Ici, c’est la tentation de la norme qu’elle illustre, celle d’une jeune femme blanche de la classe moyenne, bien éduquée, qui porte sur le monde un regard empathique et teintée d’ironie. Et l’attrait de cette série repose précisément sur l’envers qu’on imagine : si elle ne s’est pas soumise aux « injonctions sociétales qui s’imposent aux femmes », où ses choix l’ont-ils donc conduite ? Une exploration de son CV d’artiste permet d'imaginer les chemins de traverse qu’elle a empruntés, dans les tribunes du PSG, au Niger ou encore sur les rives de la masculinité, comme en témoigne l’émission LSD de Juliette Boutillier sur France Culture : « Est-ce ainsi que les hommes se vivent ? », où elle explique comment elle voit la virilité dans l'oeil de son appareil photographique.

DELIRES D’OBJETS

Au fil des images, son art de la suggestion fascine, et le traitement photographique, qui emprunte à l’univers de la vie parfaite, telle qu’on le décline inlassablement sur les réseaux sociaux, dénonce en creux cette quête d’illusion qui fait de sa propre image la drogue la plus dure. La seconde série exposée dans la galerie poursuit d'ailleurs cette quête de soi au royaume des apparences. Dans « Délits d’objets », Pauline Rousseau pulvérise avec élégance cette supercherie que sont les Boulots de merde proposés jusqu’à un âge avancé aux nouvelles générations : «Après cinq années d’études supérieures et de jobs étudiants, des centaines de curriculum vitæ envoyés, environ quarante entretiens et vingt-deux emplois différents, ma capacité à faire semblant s’est sérieusement étiolée. Inventer des compétences inexistantes, se dire «dynamique» et «motivée» pour plier des vêtements pendant les soldes en étant payée 7 euros de l’heure, énoncer de manière convaincue que mon seul défaut est le «perfectionnisme» et que je suis «quasi-bilingue» en anglais et en espagnol... »

Ce point de départ donne lieu à une série d’images qui repose encore sur l’idée du recto-verso. D’un côté, une petite édition d’artiste où Pauline Rousseau présente les images froides, cliniques, des objets qu’elle prétend avoir dérobés lors de ces boulots de seconde zone qui ont dévoré sa vie : crayons de couleur d’un magasin d’arts graphiques, dosettes de café, chaussures… sont photographiés à titre de preuves, comme dans un dossier policier instruit à charge.
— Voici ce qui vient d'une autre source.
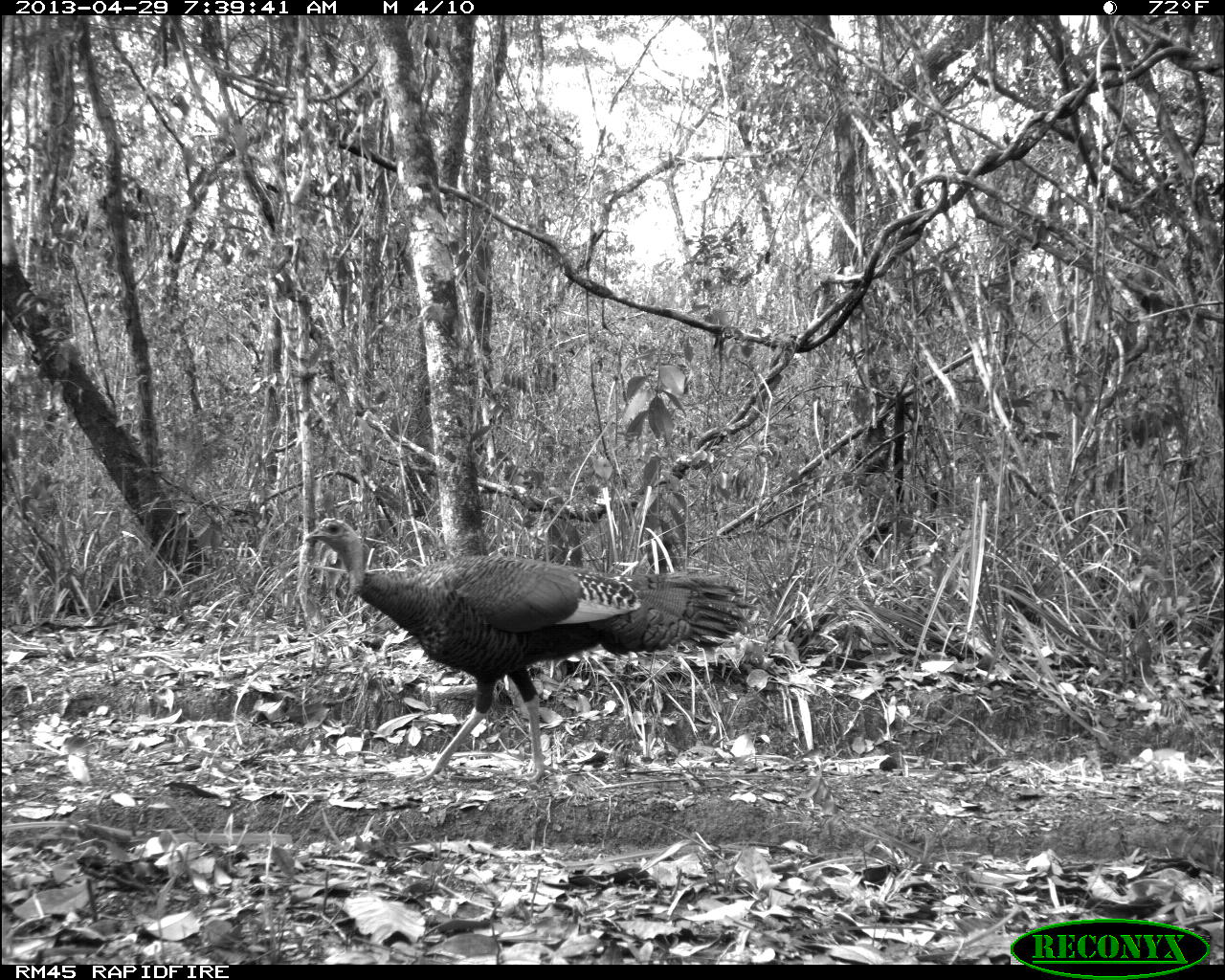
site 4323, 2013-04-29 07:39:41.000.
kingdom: Animalia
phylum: Chordata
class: Aves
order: Galliformes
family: Phasianidae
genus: Meleagris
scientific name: Meleagris ocellata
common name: ocellated turkey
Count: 1.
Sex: female.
A ce livret répond une série de collodions, ce très ancien procédé photographique sur plaque inventé en 1851 par Frédérick Scott Archer, qui met en scène l’artiste avec ces objets. Grâce à ce procédé révolu, ces images semblent mystérieusement exhumées du passé, révélant un charme presque hypnotique. Si vous passez, avant le 23 février, 49 rue Notre-Dame de Nazareth, n’hésitez pas à entrer. Vous n’en ressortirez peut-être pas tout à fait par le même espace temps.

Galerie Dilecta, 49 rue Notre-Dame-de-Nazareth, 75003 Paris. Jusqu'au 23 février.